UF Department of Neuroscience assistant professor, Paramita Chakrabarty, Ph. D., and her research team has reported their new findings in npj Parkinson’s Disease that an anti-inflammatory cytokine, Interleukin 10, has a profound detrimental effect in a mouse model of Parkinson’s disease. This study was co-authored by Samuel Cockey, an undergraduate trainee, supported by the University Scholar Program and is now currently in a post-baccalaureate program at NIH.
The research showed that, contrary to expectations, this anti-inflammatory cytokine worsened intracellular protein deposits in the nervous system and reduced survival in mice that were injected with disease-inducing aggregates of the α-synuclein protein. “This helps us to take a major step in elucidating the complex relationship between immune signaling and neurodegenerative diseases,” says Chakrabarty.
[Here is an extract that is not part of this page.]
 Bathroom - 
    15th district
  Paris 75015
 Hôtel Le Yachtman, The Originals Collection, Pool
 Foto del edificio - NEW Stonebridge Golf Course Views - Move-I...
Overall, their research demonstrates ‘unexpected adverse effects of Il-10, especially its immunosuppressive variant, I87A Il-10, in a mouse model of PD, highlighting the pleiotropic functions of immune mediators and their complex role in non-cell autonomous signaling in neurodegenerative proteinopathies.’
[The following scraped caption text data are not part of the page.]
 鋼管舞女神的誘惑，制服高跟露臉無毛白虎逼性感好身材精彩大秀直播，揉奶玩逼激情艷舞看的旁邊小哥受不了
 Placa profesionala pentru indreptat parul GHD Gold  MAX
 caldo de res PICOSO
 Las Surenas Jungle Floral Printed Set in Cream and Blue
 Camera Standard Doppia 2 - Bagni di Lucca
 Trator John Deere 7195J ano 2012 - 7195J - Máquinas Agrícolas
This research is part of the emerging observations in neurodegenerative dementias that neuroimmune signaling can have unexpected outcomes. “Simply suppressing inflammatory activation may not be enough to stop the progression of disease in these diseases,” says Chakrabarty.
Chakrabarty lab focuses on neuro-immune interactions in neurodegenerative diseases such as Alzheimer’s disease, Parkinson’s disease and ALS through highly collaborative research conducted at CTRND, MBI and department of Neuroscience.